* BEGIN Source document *

As can be seen from Figure 11, Figure 12, Figure 13 and Figure 14, the gel formation time of the gel system after weighting with barite, magnetite, and calcium carbonate decreases with the increase in polymer concentration. And with the increase in polymer concentration, the difference between the gel formation time before and after weighting gets smaller and smaller: the difference is 3 h when the polymer concentration is 0.5%, and the difference is reduced to 1 h when the concentration is 1.0%. The weighting materials act primarily as physical fillers and partial physical crosslinking points. Their presence introduces steric hindrance, which delays gelation by reducing the probability of polymer–crosslinker encounters. Higher polymer concentrations mitigate this delay by increasing chain entanglement and enhancing network formation kinetics. Meanwhile, the type and loading of weighting materials, together with polymer concentration, jointly determine the gel’s microstructure—affecting both its formation kinetics and its final mechanical integrity.
As can be seen in Figure 15, Figure 16 and Figure 17, the gel formation time is relatively long when the polymer concentration is 0.5%. As the polymer concentration increases, the distance between the polymer molecules decreases and the intermolecular interactions increase. The polymer molecules are able to form a three-dimensional network structure faster, which results in a shorter gelation time. It can be observed from the figure that the gel formation time decreases significantly when the polymer concentration increases from 0.5% to 1.0%. The viscosity and strength of the system were significantly increased after aging the gel at the high temperature of 150 °C with a barite-aggravated gel density of 1.5 g·cm^−3^. The G′ and G″ of the gel system with a polymer concentration of 1.0% were 122 Pa and 44 Pa, respectively.
The density of the gel system was increased to 1.5 g·cm^−3^ and 2.0 g·cm^−3^ using magnetite, and the strength of the gel system after aging at the high temperature of 150 °C was also greatly improved, and the energy storage modulus and loss modulus of the gel with a density of 1.5 g·cm^−3^ were 148 Pa and 55 Pa, and the strength of the system was up to H class.

* END Source document *

Exercise instructions:
Answer these questions from the passage on weighted gel systems:
1. At a polymer concentration of 0.5%, how large is the difference in gel formation time before and after weighting?
2. What were the G′ and G″ of the barite-weighted gel system with a polymer concentration of 1.0%?
3. For the magnetite-weighted gel with a density of 1.5 g·cm^−3^, what were the energy storage modulus and loss modulus?

* BEGIN Records shown *

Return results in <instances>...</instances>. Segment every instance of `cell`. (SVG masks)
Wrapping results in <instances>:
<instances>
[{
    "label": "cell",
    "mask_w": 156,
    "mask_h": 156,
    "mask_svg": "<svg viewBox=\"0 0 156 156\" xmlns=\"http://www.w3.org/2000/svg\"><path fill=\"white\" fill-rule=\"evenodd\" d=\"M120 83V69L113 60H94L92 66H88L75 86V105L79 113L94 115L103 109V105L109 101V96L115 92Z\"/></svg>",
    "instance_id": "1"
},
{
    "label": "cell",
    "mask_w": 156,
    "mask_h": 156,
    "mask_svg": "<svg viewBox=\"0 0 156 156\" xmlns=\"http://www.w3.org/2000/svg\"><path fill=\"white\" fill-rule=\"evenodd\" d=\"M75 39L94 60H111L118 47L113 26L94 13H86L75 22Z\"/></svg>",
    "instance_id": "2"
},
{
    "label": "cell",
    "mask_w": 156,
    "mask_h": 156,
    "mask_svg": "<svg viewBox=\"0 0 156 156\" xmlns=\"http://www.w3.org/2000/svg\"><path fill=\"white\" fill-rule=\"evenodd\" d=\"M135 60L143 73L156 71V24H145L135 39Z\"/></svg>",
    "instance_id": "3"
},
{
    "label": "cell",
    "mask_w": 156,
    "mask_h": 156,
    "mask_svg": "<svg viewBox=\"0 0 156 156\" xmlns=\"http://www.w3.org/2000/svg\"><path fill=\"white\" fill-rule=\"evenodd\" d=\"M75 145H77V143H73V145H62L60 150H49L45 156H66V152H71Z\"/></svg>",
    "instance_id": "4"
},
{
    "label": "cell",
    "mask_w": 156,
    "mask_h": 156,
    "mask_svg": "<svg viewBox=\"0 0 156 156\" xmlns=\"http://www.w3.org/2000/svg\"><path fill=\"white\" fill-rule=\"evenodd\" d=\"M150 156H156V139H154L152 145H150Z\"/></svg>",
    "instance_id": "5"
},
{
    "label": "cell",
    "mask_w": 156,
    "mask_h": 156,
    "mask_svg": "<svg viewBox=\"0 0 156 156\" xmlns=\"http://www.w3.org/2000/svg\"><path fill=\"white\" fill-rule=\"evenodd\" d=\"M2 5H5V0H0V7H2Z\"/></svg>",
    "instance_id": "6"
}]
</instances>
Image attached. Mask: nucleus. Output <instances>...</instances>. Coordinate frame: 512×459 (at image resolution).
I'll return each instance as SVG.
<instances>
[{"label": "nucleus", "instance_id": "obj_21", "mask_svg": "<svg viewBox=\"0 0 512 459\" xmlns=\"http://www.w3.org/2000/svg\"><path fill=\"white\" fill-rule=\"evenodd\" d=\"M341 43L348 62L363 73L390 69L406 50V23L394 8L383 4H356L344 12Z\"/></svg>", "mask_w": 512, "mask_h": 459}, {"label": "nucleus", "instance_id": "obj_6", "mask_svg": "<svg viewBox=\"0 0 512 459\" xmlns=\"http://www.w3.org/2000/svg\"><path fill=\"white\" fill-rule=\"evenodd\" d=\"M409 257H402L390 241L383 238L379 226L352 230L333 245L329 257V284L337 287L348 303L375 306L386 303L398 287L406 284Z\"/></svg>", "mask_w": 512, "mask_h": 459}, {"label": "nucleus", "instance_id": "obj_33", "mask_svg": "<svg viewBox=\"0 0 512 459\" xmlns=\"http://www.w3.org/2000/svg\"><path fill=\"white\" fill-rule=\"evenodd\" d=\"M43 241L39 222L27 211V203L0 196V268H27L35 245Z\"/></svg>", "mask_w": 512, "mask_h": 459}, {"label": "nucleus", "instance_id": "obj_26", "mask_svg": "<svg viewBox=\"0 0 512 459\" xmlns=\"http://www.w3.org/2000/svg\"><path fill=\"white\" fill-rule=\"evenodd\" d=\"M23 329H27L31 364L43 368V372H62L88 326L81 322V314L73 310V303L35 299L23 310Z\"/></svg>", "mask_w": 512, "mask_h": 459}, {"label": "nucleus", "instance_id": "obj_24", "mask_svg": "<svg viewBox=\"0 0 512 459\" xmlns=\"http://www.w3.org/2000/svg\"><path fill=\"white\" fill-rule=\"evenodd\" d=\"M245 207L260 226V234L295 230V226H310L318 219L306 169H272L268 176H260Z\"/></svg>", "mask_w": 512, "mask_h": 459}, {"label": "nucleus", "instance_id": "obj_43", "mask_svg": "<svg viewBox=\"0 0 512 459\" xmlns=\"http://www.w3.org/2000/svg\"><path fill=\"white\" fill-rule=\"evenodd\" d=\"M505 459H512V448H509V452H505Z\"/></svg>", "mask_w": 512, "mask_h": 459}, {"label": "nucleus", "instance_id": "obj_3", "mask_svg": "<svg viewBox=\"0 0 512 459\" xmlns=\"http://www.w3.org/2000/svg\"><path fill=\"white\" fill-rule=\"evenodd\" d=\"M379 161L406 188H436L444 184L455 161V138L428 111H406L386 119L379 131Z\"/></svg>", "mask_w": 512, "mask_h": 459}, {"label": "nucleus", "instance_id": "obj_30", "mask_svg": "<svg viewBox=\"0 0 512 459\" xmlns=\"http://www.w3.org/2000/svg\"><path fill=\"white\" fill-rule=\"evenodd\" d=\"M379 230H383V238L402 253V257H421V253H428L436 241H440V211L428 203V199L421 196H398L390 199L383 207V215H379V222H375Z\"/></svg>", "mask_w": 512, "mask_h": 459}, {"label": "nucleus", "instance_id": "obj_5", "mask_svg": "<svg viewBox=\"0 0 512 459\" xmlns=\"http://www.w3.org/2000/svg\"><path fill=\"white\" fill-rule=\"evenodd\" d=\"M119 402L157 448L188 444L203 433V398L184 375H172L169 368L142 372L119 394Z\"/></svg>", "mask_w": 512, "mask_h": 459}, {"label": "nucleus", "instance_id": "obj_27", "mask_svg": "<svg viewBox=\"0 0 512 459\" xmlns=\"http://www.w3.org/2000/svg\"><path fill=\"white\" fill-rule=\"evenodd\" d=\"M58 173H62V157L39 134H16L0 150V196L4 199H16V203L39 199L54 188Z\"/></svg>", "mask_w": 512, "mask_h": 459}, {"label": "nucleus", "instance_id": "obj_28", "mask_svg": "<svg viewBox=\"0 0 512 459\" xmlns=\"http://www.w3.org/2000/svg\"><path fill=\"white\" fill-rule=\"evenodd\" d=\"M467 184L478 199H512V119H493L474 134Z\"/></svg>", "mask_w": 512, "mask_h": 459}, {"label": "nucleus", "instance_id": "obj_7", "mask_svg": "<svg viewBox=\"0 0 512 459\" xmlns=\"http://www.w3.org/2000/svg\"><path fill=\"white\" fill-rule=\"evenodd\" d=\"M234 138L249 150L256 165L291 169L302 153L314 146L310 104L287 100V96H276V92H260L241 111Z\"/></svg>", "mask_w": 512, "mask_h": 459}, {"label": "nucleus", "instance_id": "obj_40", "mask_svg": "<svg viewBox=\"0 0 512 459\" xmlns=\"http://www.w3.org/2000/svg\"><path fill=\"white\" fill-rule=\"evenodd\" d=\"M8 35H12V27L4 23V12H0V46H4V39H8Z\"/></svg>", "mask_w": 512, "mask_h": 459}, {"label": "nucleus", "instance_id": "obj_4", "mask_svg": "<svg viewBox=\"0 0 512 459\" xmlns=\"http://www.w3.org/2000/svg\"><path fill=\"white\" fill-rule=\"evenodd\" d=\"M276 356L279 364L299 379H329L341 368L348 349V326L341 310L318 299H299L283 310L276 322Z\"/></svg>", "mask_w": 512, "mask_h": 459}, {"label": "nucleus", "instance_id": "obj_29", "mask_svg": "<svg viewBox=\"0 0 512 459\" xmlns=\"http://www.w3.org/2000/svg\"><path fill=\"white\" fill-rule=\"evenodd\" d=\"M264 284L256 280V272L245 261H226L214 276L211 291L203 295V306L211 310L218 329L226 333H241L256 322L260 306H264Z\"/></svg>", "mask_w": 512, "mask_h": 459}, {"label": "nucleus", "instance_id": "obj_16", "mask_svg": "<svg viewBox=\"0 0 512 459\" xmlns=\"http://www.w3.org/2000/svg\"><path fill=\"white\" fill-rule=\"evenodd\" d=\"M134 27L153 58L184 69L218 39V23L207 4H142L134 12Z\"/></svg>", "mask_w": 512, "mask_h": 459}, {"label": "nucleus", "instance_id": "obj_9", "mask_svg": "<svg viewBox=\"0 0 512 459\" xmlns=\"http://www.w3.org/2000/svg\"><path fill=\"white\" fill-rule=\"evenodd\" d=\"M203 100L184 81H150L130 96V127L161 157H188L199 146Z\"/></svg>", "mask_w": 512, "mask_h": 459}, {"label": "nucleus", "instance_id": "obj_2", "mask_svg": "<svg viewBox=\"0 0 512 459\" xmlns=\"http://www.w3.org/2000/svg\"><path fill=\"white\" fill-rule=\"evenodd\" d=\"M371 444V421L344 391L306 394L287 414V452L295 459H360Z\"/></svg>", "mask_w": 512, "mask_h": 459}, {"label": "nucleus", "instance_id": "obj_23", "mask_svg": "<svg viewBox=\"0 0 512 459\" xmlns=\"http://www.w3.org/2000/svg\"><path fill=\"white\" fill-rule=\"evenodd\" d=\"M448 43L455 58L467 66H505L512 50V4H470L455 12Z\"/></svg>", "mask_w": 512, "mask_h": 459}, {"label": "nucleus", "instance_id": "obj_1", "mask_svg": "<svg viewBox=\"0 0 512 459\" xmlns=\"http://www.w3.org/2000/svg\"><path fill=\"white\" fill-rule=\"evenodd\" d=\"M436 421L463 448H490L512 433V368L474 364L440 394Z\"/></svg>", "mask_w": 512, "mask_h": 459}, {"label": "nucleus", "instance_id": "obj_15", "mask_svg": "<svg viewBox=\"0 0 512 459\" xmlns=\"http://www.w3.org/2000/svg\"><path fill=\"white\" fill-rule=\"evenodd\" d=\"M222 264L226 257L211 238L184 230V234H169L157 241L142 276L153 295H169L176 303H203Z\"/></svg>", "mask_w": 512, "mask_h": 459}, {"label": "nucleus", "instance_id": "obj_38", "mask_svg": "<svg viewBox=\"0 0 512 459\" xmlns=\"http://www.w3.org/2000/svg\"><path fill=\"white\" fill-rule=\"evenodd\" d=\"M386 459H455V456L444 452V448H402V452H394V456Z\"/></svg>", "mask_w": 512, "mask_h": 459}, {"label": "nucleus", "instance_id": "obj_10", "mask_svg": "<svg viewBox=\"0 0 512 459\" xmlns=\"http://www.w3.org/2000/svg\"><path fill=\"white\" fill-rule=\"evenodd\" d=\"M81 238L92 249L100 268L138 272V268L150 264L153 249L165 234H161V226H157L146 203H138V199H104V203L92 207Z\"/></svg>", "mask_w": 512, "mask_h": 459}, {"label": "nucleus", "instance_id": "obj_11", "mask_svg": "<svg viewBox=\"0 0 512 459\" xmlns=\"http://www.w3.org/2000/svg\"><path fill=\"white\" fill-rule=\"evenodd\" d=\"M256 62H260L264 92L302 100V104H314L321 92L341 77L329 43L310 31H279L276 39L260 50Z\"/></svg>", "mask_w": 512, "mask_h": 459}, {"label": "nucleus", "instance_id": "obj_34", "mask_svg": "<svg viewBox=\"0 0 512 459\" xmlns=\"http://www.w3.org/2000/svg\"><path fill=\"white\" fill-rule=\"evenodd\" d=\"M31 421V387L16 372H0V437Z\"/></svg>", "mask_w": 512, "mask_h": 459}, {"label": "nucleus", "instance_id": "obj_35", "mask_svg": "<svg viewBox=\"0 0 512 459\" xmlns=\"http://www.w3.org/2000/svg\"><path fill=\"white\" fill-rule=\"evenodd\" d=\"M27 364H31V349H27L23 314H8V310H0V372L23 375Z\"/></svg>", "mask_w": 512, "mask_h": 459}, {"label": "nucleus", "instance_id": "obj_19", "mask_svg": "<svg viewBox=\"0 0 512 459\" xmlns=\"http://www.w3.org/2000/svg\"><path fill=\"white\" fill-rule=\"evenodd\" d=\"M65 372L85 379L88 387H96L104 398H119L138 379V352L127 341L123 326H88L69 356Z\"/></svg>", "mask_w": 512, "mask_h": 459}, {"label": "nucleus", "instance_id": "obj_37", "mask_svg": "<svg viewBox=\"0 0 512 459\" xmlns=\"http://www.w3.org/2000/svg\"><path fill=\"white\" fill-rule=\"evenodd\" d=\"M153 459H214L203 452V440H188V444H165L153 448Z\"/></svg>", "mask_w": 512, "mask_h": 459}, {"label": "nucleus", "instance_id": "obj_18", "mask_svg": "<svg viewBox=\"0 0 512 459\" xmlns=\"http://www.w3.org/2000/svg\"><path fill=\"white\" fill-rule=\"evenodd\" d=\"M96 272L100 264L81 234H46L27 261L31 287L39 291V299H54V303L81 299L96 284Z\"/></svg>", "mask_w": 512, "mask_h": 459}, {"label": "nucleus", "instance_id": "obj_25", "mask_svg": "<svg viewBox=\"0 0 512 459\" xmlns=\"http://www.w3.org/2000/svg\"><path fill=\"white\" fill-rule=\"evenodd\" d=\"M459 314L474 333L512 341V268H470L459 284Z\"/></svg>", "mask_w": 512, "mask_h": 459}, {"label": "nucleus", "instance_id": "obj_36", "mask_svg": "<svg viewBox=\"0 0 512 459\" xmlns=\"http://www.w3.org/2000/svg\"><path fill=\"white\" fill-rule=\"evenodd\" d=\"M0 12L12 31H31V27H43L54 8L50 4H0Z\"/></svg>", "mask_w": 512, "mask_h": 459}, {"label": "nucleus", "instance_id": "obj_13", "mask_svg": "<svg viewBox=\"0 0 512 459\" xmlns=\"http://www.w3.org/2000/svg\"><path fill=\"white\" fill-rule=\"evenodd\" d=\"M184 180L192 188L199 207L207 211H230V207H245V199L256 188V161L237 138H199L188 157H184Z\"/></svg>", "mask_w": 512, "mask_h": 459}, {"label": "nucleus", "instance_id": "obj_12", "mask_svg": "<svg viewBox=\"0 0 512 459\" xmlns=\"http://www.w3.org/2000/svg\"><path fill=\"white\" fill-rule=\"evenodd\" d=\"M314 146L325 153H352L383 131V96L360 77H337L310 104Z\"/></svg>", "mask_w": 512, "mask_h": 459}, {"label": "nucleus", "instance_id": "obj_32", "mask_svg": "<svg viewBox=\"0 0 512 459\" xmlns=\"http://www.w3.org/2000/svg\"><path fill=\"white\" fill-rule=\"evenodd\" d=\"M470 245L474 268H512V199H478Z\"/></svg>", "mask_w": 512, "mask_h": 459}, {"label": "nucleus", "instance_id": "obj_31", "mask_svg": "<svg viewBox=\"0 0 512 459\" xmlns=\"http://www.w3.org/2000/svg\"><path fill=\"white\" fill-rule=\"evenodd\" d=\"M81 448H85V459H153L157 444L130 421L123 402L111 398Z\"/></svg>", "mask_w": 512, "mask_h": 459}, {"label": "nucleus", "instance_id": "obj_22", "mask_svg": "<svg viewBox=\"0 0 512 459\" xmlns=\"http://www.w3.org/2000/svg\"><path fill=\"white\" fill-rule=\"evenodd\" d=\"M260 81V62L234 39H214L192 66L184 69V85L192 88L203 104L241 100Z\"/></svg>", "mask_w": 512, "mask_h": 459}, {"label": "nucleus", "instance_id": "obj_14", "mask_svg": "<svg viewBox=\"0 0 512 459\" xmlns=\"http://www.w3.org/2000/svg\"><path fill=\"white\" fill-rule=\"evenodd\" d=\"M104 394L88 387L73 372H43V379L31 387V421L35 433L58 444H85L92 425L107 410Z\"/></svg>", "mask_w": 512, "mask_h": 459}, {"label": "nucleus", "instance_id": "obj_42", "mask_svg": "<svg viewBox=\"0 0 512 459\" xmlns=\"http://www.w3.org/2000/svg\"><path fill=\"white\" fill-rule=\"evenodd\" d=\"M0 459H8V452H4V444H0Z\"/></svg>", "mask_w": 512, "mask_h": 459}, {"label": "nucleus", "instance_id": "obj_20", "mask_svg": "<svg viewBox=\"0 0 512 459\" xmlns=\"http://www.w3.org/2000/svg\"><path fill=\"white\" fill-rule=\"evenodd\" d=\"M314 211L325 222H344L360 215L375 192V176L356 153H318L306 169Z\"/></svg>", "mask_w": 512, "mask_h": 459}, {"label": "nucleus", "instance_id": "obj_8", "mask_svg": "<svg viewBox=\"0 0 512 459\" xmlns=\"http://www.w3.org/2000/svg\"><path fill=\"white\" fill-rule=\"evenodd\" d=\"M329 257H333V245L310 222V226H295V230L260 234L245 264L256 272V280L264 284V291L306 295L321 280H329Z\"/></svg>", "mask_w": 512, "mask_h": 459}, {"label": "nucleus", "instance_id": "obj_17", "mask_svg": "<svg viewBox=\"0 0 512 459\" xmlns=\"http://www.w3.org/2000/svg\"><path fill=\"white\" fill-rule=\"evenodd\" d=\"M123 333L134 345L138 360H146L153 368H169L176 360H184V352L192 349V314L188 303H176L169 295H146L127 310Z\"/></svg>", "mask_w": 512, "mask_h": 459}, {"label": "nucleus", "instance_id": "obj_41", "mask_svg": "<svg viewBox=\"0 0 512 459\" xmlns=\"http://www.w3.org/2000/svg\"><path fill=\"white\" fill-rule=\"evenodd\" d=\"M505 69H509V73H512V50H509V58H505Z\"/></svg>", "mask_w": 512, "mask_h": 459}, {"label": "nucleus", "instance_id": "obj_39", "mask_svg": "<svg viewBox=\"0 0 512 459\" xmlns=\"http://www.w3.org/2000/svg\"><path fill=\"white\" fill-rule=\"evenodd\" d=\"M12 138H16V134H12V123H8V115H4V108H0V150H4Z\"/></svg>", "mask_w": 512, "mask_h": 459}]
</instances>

* END Records shown *

Reply:
1. 3 h
2. G′ was 122 Pa and G″ was 44 Pa.
3. The energy storage modulus was 148 Pa and the loss modulus was 55 Pa.